» **Given passage**
╔══
[jira] [Commented] (MAHOUT-1604) Create a RowSimilarity for Spark

Dmitriy Lyubimov (JIRA) Wed, 17 Dec 2014 08:36:39 -0800

    [ 
https://issues.apache.org/jira/browse/MAHOUT-1604?page=com.atlassian.jira.plugin.system.issuetabpanels:comment-tabpanel&focusedCommentId=14250086#comment-14250086
 ]


Dmitriy Lyubimov commented on MAHOUT-1604:
------------------------------------------

Relevant sequential history of this file follows. History doesn't lie. My 
commit removed it and your commit brought it back right after with comment "do 
not remove albeit useless" added. 

If you don't recognize the change, then it is failure to correctly merge in the 
head that resulted in overwritten changes. 
Which is in any build system is a "mortal sin" and is subject to immediate 
revert. It means there are potentially more overwriting changes in this commit. 

In light of which, the proposed remedy is as follows: 
- a revert is issued for commit 149c98592
- the committer of PR #47 works on commit as follows: 
-- pull apache/master HEAD to PR branch, resolve merge 
-- issue git diff apache/master
--- if there are unrecognized changes in that commit, the committer works on 
the PR until it contains no unrecognized/master-overwriting changes. 
--- we do one more round of PR review after that. 

relevant sequential file history with diff follows.
╚══
» **Given information**
╔══
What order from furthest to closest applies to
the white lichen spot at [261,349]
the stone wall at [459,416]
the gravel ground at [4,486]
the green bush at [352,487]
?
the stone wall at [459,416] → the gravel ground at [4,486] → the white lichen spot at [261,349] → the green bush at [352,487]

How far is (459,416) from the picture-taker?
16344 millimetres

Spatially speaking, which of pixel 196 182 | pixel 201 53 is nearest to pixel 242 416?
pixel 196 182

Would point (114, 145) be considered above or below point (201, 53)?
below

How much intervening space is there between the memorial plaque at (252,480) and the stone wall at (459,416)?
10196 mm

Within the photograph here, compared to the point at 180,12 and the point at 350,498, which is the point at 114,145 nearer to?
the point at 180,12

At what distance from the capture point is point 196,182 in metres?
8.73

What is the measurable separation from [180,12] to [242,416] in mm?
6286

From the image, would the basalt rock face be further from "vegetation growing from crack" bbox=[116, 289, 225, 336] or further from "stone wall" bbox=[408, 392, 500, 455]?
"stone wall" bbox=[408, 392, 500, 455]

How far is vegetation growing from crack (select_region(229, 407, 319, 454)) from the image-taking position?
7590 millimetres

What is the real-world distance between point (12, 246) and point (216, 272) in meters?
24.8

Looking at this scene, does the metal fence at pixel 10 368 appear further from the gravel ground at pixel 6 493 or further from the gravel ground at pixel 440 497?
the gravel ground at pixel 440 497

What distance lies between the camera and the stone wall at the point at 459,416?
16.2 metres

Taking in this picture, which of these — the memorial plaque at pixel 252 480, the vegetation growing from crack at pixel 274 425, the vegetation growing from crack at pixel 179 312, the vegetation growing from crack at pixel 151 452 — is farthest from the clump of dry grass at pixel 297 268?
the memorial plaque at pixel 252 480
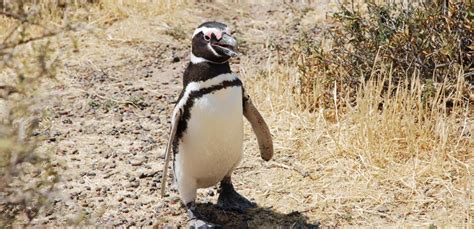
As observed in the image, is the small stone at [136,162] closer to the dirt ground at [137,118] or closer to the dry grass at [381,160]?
the dirt ground at [137,118]

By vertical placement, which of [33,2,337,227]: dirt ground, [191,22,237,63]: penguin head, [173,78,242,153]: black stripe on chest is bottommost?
[33,2,337,227]: dirt ground

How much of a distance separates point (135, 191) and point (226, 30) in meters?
1.30

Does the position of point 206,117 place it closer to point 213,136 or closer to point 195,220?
point 213,136

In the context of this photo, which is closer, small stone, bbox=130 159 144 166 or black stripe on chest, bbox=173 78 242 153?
black stripe on chest, bbox=173 78 242 153

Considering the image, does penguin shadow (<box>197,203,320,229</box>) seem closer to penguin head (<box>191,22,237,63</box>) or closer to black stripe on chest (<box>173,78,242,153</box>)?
black stripe on chest (<box>173,78,242,153</box>)

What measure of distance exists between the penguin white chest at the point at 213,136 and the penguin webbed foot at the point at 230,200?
0.19 metres

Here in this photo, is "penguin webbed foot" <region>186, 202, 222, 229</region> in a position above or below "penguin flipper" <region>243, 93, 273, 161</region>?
below

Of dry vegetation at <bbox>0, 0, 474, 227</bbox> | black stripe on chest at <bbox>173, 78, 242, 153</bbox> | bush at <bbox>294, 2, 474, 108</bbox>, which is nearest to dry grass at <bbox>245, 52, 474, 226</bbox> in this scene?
dry vegetation at <bbox>0, 0, 474, 227</bbox>

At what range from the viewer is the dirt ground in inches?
185

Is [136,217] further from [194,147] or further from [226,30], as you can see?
[226,30]

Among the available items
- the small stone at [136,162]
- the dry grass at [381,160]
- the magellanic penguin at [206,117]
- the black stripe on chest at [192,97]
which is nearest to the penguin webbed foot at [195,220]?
the magellanic penguin at [206,117]

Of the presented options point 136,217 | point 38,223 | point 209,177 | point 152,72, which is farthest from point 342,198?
point 152,72

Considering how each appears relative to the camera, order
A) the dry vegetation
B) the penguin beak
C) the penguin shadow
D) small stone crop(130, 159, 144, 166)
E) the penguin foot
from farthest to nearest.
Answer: small stone crop(130, 159, 144, 166), the dry vegetation, the penguin shadow, the penguin foot, the penguin beak

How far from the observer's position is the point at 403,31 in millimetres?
5512
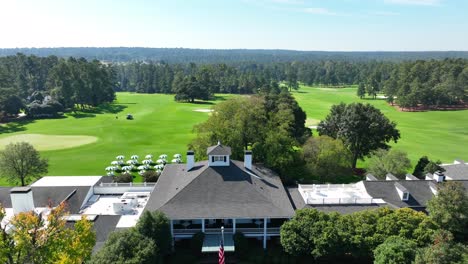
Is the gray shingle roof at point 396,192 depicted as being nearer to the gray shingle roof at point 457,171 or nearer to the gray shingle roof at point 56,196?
the gray shingle roof at point 457,171

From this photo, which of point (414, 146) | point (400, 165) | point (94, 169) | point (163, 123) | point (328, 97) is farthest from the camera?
point (328, 97)

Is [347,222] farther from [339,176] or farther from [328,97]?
[328,97]

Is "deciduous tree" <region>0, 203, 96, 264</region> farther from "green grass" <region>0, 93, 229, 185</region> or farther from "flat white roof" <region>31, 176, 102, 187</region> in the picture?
"green grass" <region>0, 93, 229, 185</region>

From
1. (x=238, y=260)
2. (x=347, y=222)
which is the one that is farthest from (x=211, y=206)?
(x=347, y=222)

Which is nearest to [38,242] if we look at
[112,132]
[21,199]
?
[21,199]

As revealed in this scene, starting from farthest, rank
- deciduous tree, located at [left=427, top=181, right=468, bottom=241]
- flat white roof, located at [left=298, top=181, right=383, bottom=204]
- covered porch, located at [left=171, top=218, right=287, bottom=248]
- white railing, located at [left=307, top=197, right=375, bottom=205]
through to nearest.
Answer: flat white roof, located at [left=298, top=181, right=383, bottom=204], white railing, located at [left=307, top=197, right=375, bottom=205], covered porch, located at [left=171, top=218, right=287, bottom=248], deciduous tree, located at [left=427, top=181, right=468, bottom=241]

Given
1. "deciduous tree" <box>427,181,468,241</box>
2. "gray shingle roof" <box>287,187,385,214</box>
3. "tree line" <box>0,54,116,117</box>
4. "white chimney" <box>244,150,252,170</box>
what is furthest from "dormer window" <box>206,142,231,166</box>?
"tree line" <box>0,54,116,117</box>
╚══
» **Requirement 1**
Find every line in the records that contains the word "much" and copy each of those lines out.
» **Requirement 2**
Continue the JIRA comment about the overwritten Mahout commit from the point where it stops.
The JIRA comment and the records have nothing to do with each other.

» **Task output 1**
How much intervening space is there between the memorial plaque at (252,480) and the stone wall at (459,416)?
How much of a distance separates point (135, 191) and point (226, 30) in meters?

» **Task output 2**
{panel:title=log}

dmitriy@Intel-KUBU:~/projects/github/mahout-commits$ git log 149c98592fe -p -2 
-- spark/pom.xml
commit 149c98592fe447c98dfb5afc67b5809725cc3056
Author: pferrel <[email protected]>
Date:   Thu Aug 28 10:45:13 2014 -0700

    MAHOUT-1604 add a CLI and associated code for spark-rowsimilarity, also 
cleans up some things in MAHOUT-1568 and MAHOUT-1569, closes apache/mahout#47

diff --git a/spark/pom.xml b/spark/pom.xml
index 71d3944..2f79377 100644
--- a/spark/pom.xml
+++ b/spark/pom.xml
@@ -157,6 +157,27 @@
         </executions>
       </plugin>
 
+      <!-- create job jar to include CLI driver deps-->
+      <!-- leave this in even though there are no hadoop mapreduce jobs in 
this module -->
+      <plugin>
+        <groupId>org.apache.maven.plugins</groupId>
+        <artifactId>maven-assembly-plugin</artifactId>
+        <executions>
+          <execution>
+            <id>job</id>
+            <phase>package</phase>
+            <goals>
+              <goal>single</goal>
+            </goals>
+            <configuration>
+              <descriptors>
+                <descriptor>src/main/assembly/job.xml</descriptor>
+              </descriptors>
+            </configuration>
+          </execution>
+        </executions>
+      </plugin>
+
     </plugins>
   </build>
 

commit c6ee8cbcdb6ae205624b908bc16ae462515c98e6
Author: Dmitriy Lyubimov <[email protected]>
Date:   Fri Aug 15 16:31:10 2014 -0700

    (NOJIRA) disabling -job.jar assembly in spark module (we don't use it, do 
we?)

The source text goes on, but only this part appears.